Eleven Kenyans, an American and a Briton were among the casualties, morgue staff said.

Some victims had been dining in the Secret Garden restaurant and lay slumped at tables.

The complex is home to offices of international companies including Colgate Palmolive, Reckitt Benckiser, Pernod Ricard, Dow Chemical and SAP, as well as the dusitD2 hotel, part of Thai group Dusit Thani.

Hiram Macharia, a marketing executive at LG Electronics, heard the first blast at about 3pm.

“I grabbed a fire extinguisher and we started going downstairs. Then we saw two of the attackers firing at the elevators and we turned back.

“We hid under desks in our office,” he said.

“They were firing twice at each of the elevator doors and the two staircase doors on each floor as they walked up the building. One of them fired at our office doors, entered slightly and then moved on.”

Macharia hid in his office, but one colleague ran to the roof and was shot dead there.

The overnight blasts and shots undercut assurances from the interior minister on Tuesday evening that the complex was secured, provoking anger and scorn from some at the scene.
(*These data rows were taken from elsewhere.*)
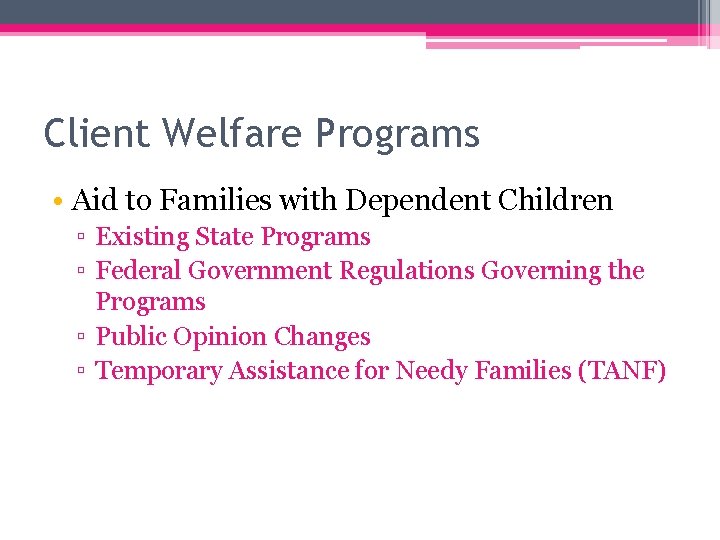 Client Welfare Programs

• Aid to Families with Dependent Children
  ▫ Existing State Programs
  ▫ Federal Government Regulations Governing the Programs
  ▫ Public Opinion Changes
  ▫ Temporary Assistance for Needy Families (TANF)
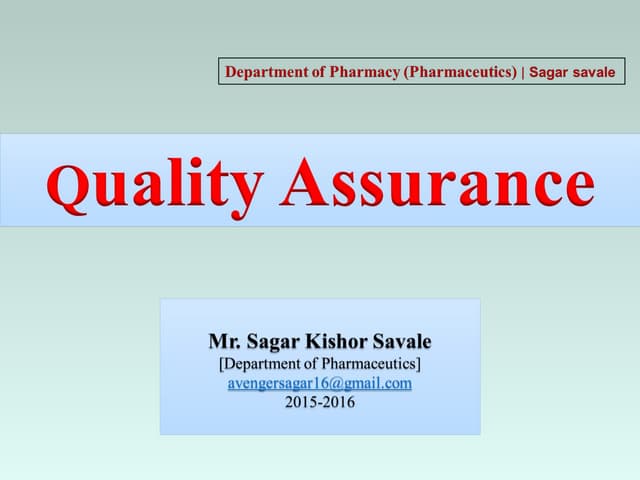 Department of Pharmacy (Pharmaceutics) | Sagar savale

Quality Assurance

Mr. Sagar Kishor Savale
[Department of Pharmaceutics]
avengersagar16@gmail.com
2015-2016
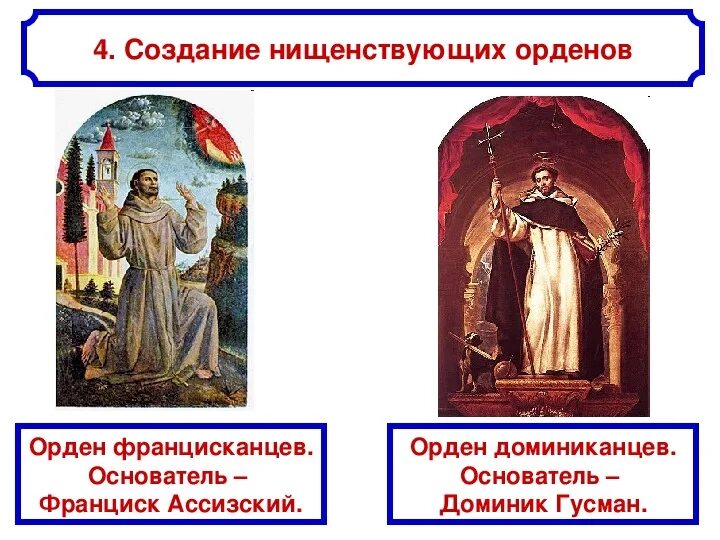 4. Создание нищенствующих орденов

Орден францисканцев. Основатель – Франциск Ассизский.

Орден доминиканцев. Основатель – Доминик Гусман.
But the initial response on social media was largely supportive of security forces.

They appeared to have avoided the mistakes made at the 2013 attack, when police and soldiers shot at each other, then soldiers looted the mall.

Mamadou Dia was on a business trip from Paris for STP Consultants when he ended up huddled in a room with Chinese and Canadian residents of the hotel and a waiter who worked there.
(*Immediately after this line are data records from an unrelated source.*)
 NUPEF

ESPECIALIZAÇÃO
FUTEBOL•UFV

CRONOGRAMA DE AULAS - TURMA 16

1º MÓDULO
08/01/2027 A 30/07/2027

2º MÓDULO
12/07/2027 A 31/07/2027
“They told us by text that the police knew we were in that room and they would come, and 90 minutes later, the police came to evacuate us.”

As armed officers escorted them out, the attackers started shooting at them “like snipers,” he said, adding that police had fired back.

Families who went to Nairobi’s Chiromo morgue were told they could not view bodies until a forensic investigation had been performed, provoking grief and anger.

The family of a missing 35-year-old man collapsed upon hearing a body had arrived with his identification papers.